Last night around 10:00 p.m. the wind picked up in earnest and we started close reaching - sailing fast, close to the wind, but not as high upwind as we could go. The prediction is that the Easterly wind we were getting would strengthen slightly but gradually clock to the right, moving from East to Southeast to South South East...and maybe to South.
To be able to sail this (rather than motor into sail-able breeze) we need to reach as far East as possible, past longitude 65 West (roughly as far West as we need to go and a bit), then keep sailing off further South as the wind clocked around.
Now it's lighter than predicted, and already further South. Which means our hope for an early afternoon arrival tomorrow is pretty much toast. ETA's are now showing 9:00 p.m. tomorrow until early a.m. Sunday.
It is a manifestly unsafe thing to pull into a completely unfamiliar harbor after dark. Given that we've never sailed here before, we have no clue what to expect. A new harbor can be disorienting in the day time as you try to find channels, avoid moored and anchored boats, shallows and obstructions. A familiar harbor at night can be strange and dangerous - it is easy to be disoriented by things you normally overlook or don't see. So coming into someplace new? Not something in our "Ways to Sail Safely" handbook.

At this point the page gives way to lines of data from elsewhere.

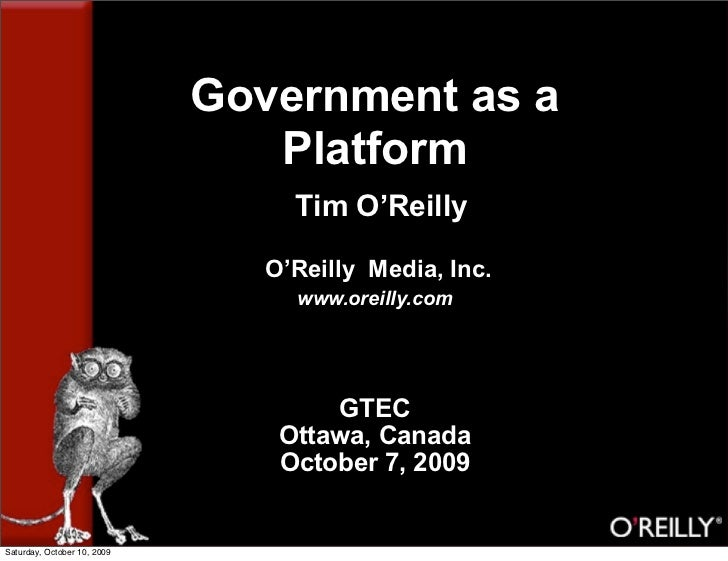 Government as a                                 Platform                                   Tim O'Reilly                   ...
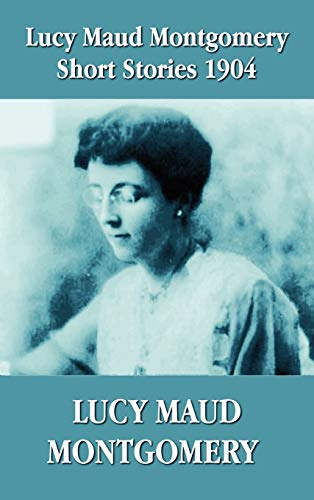 9781781392416: Lucy Maud Montgomery Short Stories 1904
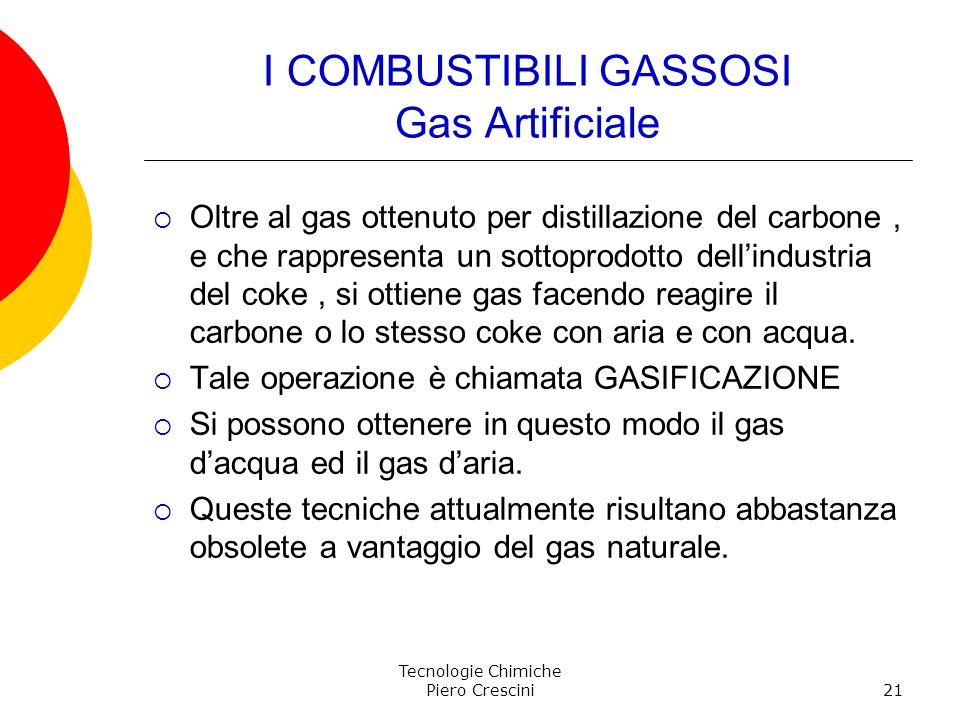 Tecnologie Chimiche Piero Crescini21 I COMBUSTIBILI GASSOSI Gas Artificiale Oltre al gas ottenuto per distillazione del carbone, e che rappresenta un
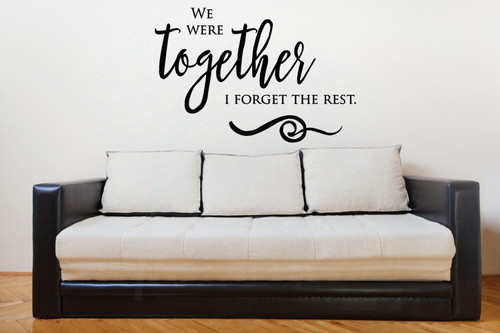 We Were Together Vinyl Decals Bedroom Wall Letters Stickers for Home Decor-Black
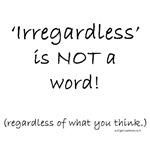 Irregardless is not a word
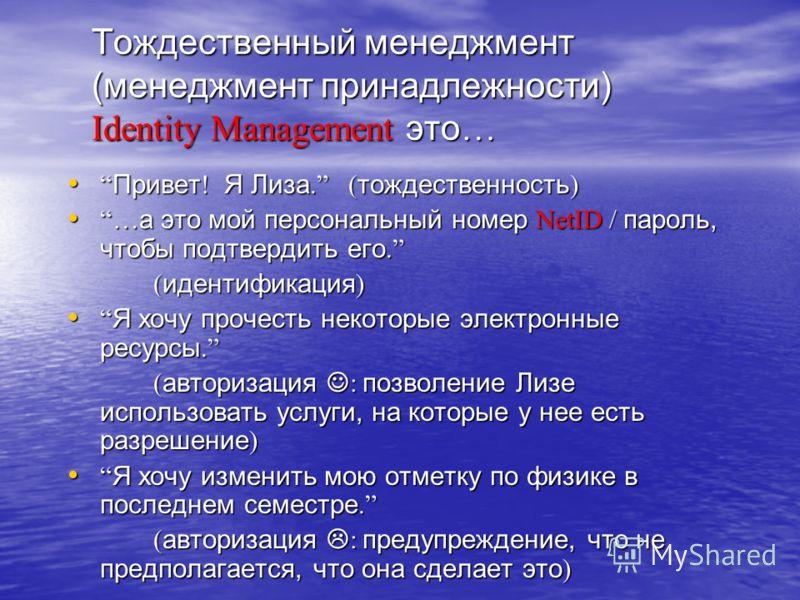 Тождественный менеджмент (менеджмент принадлежности) Identity Management это… Привет! Я Лиза. (тождественность)Привет! Я Лиза. (тождественность) …а это мой персональный номер NetID / пароль, чтобы подтвердить его. …а это мой персональный номер NetID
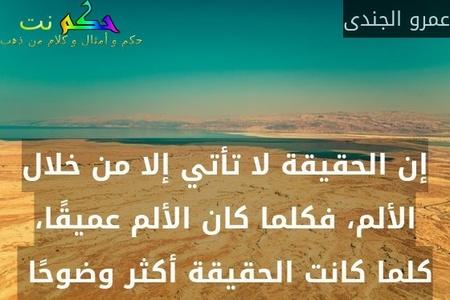 إن الحقيقة لا تأتي إلا من خلال الألم، فكلما كان الألم عميقًا، كلما كانت الحقيقة أكثر وضوحًا -عمرو الجندى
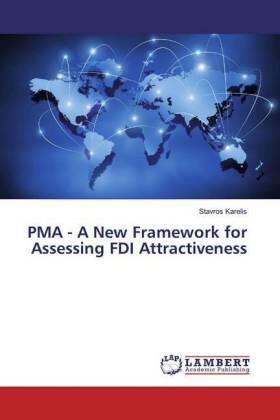 Karelis   PMA - A New Framework for Assessing FDI Attractiveness   Buch   sack.de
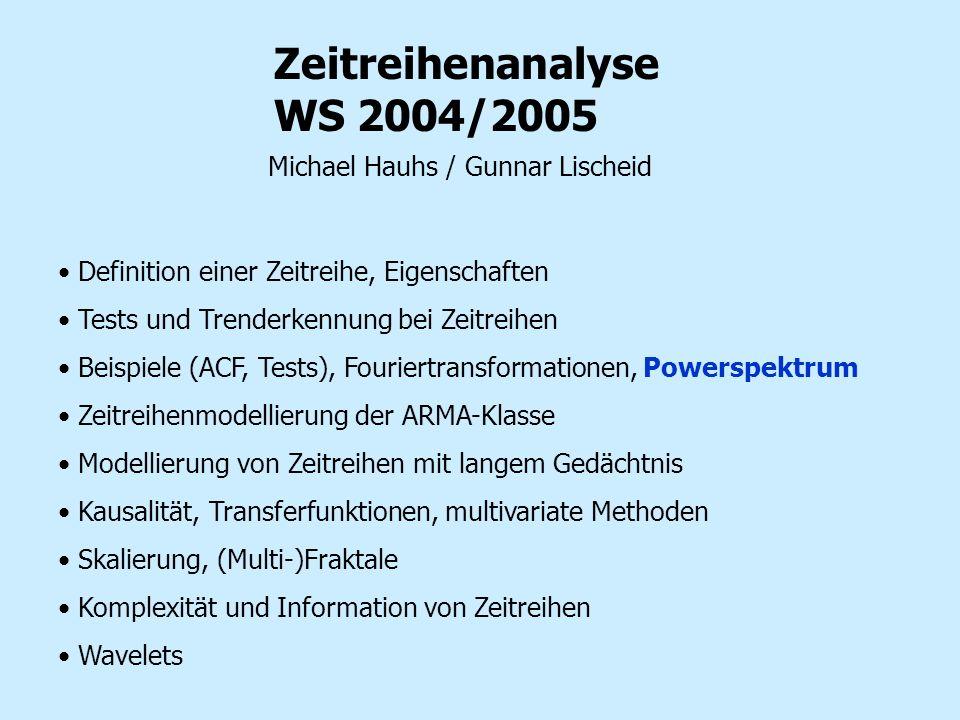Zeitreihenanalyse WS 2004/2005 Definition einer Zeitreihe, Eigenschaften Tests und Trenderkennung bei Zeitreihen Beispiele (ACF, Tests), Fouriertransf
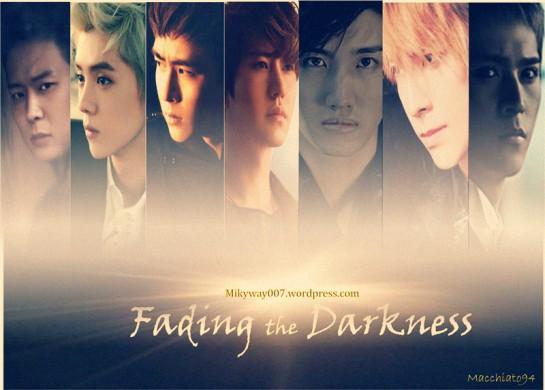 Fading the darkness Changkyu Khunkyu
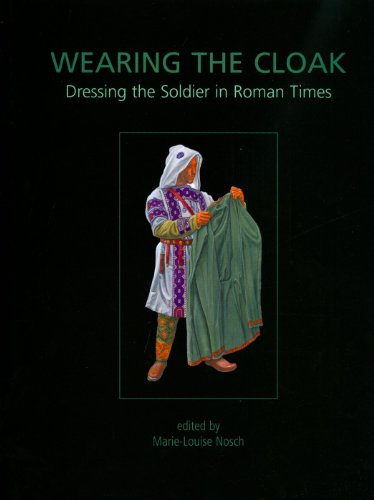 Ancient Greek Military Costume (Wearing the Cloak: Dressing the Soldier in Roman Times (Ancient Textiles Series))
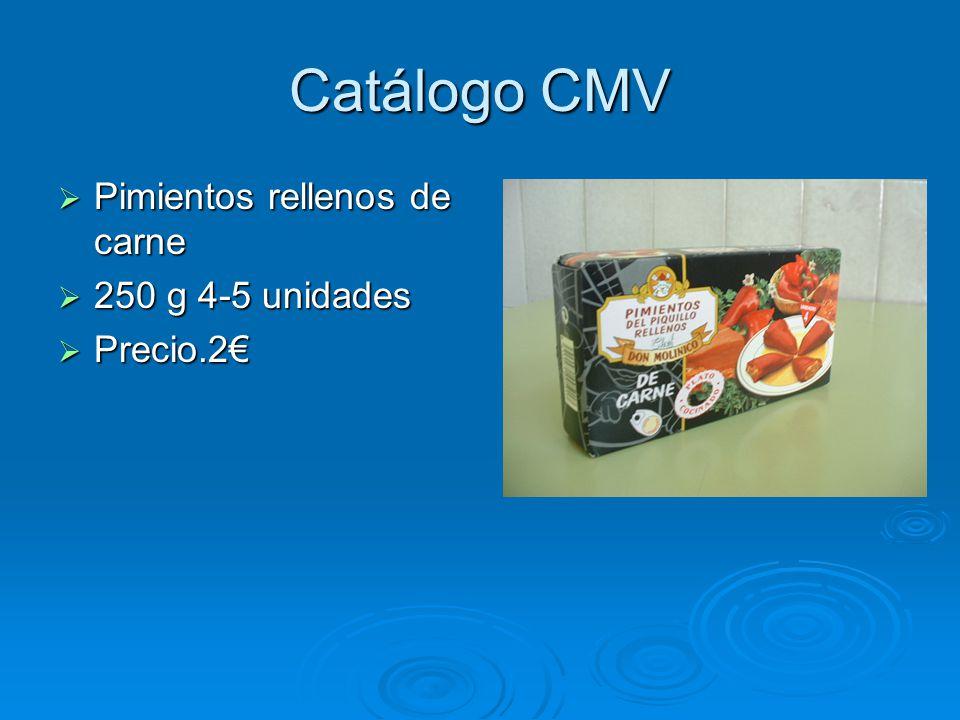 Catálogo CMV Pimientos rellenos de bacalao y gambas Pimientos rellenos de bacalao y gambas 4-5 unidades 4-5 unidades Precio.2 Precio.2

With sun sets running around 6:00 - 6:30 p.m., we really need to be pulling in no later than around 5:30 p.m. which is unlikely without an significant increase in the wind. We could, I suppose, start the engine and put the hammer down but that's not...necessary. We have plenty of fuel to do it, but at $5.00/gallon we're going to burn $250-$300 worth of fuel to do that.
So instead we will...sort of loaf a bit on the way there. And if looks like we can't avoid arriving in the middle of the night we will "stand off" - park the boat under sail and wait, then leave when the time is right for a dawn arrival.
Which makes today, when I was reaching along at near nine knots with a nice breeze at dawn with a Saturday ETA, maybe one of the longest days of the trip.
Unless, of course we have to "loaf" and "stand off" for much of tomorrow. Cross your fingers for more East wind!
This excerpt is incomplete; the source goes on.